# QUÉ HACER
Según la entrada sobre los sueños, ¿qué trabajos tenían las barbies?

# TEXTO DE LA PÁGINA
● ● ● ● ● ● ●

Friday, January 15, 2010

Sueños

Sí, yo siempre he soñado. Cuando no tienes hermanos a los que joder o adultos que te paren bola, soñar siempre será una buena alternativa. De niña soñaba con ser una chica muy cool, que viviera con otras roomates, que no tuviera novio, sino que saliera con varios chicos a la vez (medio putos mis sueños), que viajara por el mundo y que se cagara en plata. Sí, yo jugaba a eso de chica, por eso mis barbies no eran solo chicas regias y rubias sino que tenían unos trabajos de ensueño. Unas eran gerentas, las otras dirigían un canal super chévere de televisión y solo algunas eran millonarias pero no cometían las vulgaridades de Lindsay o Paris (la Hilton pe porque la ciudad es otra cosa mariposa).

● ● ● ● ● ● ●

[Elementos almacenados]
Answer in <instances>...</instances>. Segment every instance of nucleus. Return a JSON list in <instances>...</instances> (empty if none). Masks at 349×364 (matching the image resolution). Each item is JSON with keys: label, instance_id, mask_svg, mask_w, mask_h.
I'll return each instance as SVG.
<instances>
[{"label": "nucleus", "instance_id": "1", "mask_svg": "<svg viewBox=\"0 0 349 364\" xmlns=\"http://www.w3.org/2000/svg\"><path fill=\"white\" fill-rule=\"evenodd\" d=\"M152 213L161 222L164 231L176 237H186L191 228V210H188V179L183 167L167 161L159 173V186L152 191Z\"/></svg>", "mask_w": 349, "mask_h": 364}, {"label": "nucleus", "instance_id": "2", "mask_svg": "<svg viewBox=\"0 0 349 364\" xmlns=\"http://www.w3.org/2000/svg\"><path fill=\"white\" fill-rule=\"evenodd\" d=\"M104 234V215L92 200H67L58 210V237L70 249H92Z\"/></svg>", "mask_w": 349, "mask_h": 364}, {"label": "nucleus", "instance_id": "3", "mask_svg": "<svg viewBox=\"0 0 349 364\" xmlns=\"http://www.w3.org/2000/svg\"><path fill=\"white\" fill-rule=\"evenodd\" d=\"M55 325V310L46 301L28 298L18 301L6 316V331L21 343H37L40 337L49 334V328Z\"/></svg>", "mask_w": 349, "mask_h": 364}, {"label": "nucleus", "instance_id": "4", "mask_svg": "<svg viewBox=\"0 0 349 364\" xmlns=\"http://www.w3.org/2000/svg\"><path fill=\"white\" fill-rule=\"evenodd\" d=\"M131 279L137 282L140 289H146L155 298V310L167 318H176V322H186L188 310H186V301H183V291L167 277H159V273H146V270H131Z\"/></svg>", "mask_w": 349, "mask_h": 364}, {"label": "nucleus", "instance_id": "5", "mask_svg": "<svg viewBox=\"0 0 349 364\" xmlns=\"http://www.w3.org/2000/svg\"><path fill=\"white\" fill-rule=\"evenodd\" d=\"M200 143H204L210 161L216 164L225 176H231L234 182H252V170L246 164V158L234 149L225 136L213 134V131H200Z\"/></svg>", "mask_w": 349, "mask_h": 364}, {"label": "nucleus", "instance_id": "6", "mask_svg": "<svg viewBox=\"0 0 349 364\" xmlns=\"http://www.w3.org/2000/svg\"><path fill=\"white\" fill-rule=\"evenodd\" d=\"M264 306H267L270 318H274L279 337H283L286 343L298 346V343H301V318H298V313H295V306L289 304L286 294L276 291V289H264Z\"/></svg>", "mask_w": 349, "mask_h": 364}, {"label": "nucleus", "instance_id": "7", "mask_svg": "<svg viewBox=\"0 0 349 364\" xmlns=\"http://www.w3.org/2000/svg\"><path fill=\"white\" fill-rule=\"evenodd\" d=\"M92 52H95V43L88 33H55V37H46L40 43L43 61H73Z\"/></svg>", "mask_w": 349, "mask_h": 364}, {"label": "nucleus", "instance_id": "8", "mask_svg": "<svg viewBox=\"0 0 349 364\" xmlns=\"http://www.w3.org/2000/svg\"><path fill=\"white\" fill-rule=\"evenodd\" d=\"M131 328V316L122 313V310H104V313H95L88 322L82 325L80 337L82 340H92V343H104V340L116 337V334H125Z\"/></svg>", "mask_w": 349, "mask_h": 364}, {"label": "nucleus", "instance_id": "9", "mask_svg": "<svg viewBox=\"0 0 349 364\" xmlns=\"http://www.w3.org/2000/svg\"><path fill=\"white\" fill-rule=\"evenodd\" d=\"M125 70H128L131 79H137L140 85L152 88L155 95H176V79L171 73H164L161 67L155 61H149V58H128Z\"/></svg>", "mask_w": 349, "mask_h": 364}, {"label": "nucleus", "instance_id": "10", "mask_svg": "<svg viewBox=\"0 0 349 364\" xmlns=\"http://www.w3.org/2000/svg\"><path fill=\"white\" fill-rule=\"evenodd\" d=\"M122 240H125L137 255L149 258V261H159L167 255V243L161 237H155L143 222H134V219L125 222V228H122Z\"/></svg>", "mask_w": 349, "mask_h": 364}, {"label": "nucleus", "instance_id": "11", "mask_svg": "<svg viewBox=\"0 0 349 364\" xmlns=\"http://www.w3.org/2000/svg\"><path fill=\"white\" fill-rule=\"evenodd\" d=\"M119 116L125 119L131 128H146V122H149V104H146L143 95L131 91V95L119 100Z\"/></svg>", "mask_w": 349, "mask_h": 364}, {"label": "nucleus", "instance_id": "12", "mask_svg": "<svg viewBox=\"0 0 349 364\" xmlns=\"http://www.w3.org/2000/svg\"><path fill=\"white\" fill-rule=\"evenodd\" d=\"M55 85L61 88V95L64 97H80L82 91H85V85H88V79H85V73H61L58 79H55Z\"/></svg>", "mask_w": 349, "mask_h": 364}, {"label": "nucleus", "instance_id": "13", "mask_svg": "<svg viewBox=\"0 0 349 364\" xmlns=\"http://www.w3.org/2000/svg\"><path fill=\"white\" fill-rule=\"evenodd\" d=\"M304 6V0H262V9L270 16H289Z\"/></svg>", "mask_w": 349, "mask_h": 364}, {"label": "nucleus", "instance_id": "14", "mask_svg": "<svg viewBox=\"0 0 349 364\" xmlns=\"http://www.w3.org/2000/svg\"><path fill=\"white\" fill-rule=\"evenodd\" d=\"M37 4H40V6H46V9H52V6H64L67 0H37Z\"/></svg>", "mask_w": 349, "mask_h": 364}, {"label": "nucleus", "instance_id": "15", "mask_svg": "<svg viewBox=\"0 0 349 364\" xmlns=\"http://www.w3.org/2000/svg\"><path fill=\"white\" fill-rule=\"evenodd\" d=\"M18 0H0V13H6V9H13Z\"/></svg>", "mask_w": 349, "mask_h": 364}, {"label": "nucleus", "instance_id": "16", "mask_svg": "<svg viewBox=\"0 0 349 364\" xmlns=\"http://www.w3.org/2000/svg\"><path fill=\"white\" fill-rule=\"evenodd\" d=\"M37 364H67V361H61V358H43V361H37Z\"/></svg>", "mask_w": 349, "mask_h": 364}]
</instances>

● ● ● ● ● ● ●

# RESULTADO
Unas eran gerentas, otras dirigían un canal de televisión y solo algunas eran millonarias.